**EXERCISE BRIEF:**
Your response should consist of the entire listing, transcribed exactly, with every image left out.
————
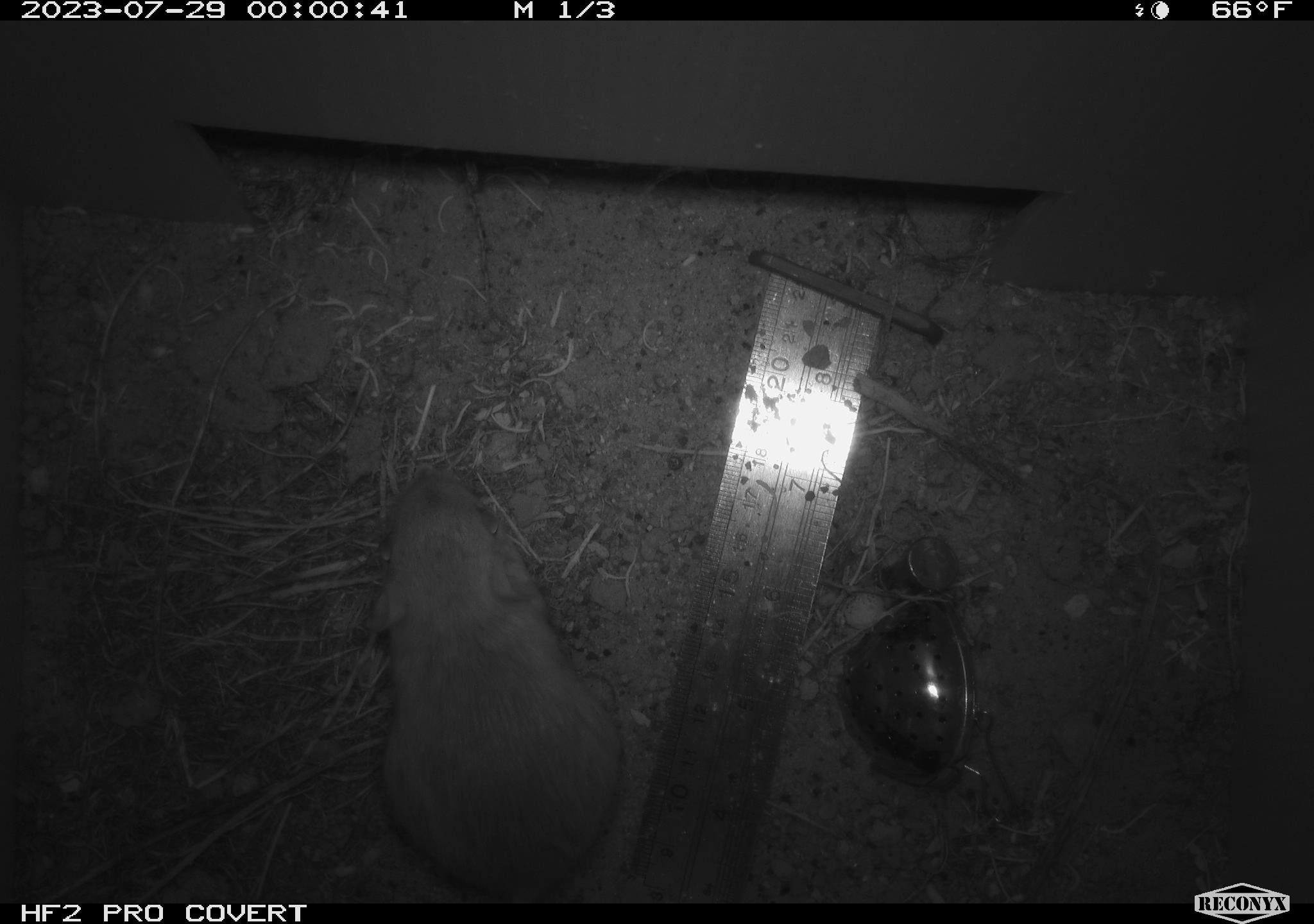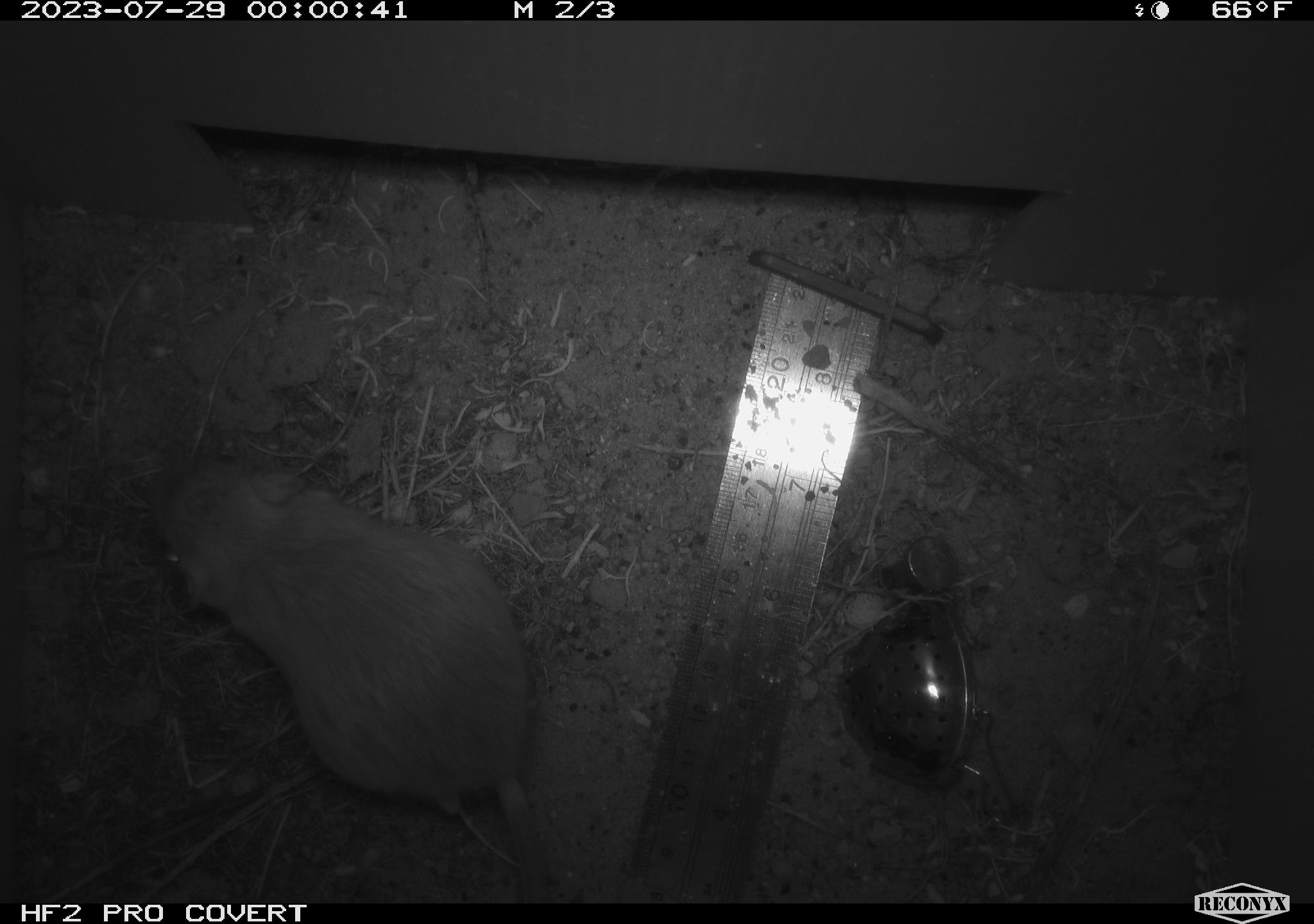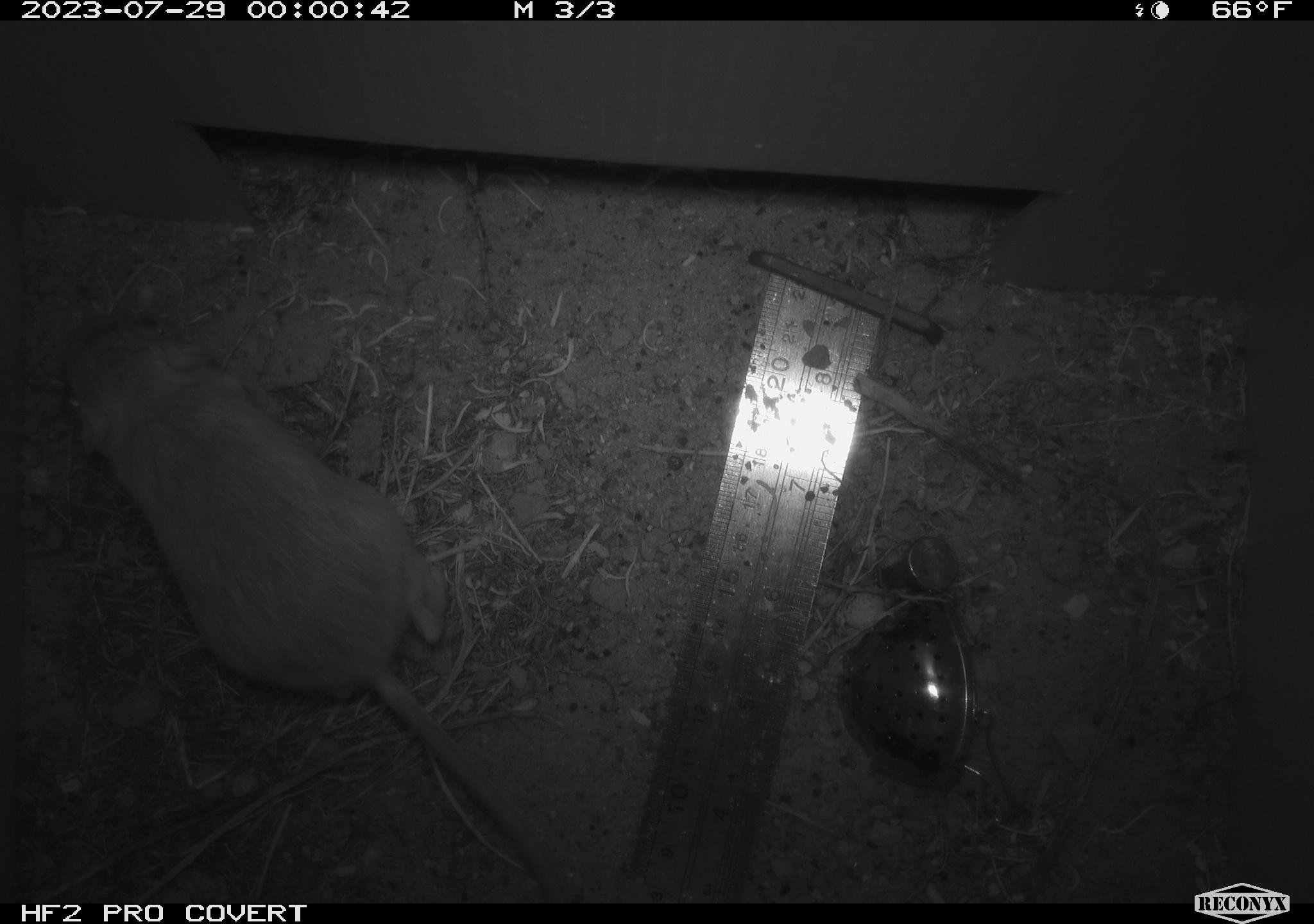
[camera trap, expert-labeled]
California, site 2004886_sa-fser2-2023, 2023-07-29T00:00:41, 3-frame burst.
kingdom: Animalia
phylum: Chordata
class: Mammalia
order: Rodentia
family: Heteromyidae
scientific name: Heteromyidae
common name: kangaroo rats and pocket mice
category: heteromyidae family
————
**SOLUTION TO THIS TASK:**
[camera trap, expert-labeled]
California, site 2004886_sa-fser2-2023, 2023-07-29T00:00:41, 3-frame burst.
kingdom: Animalia
phylum: Chordata
class: Mammalia
order: Rodentia
family: Heteromyidae
scientific name: Heteromyidae
common name: kangaroo rats and pocket mice
category: heteromyidae family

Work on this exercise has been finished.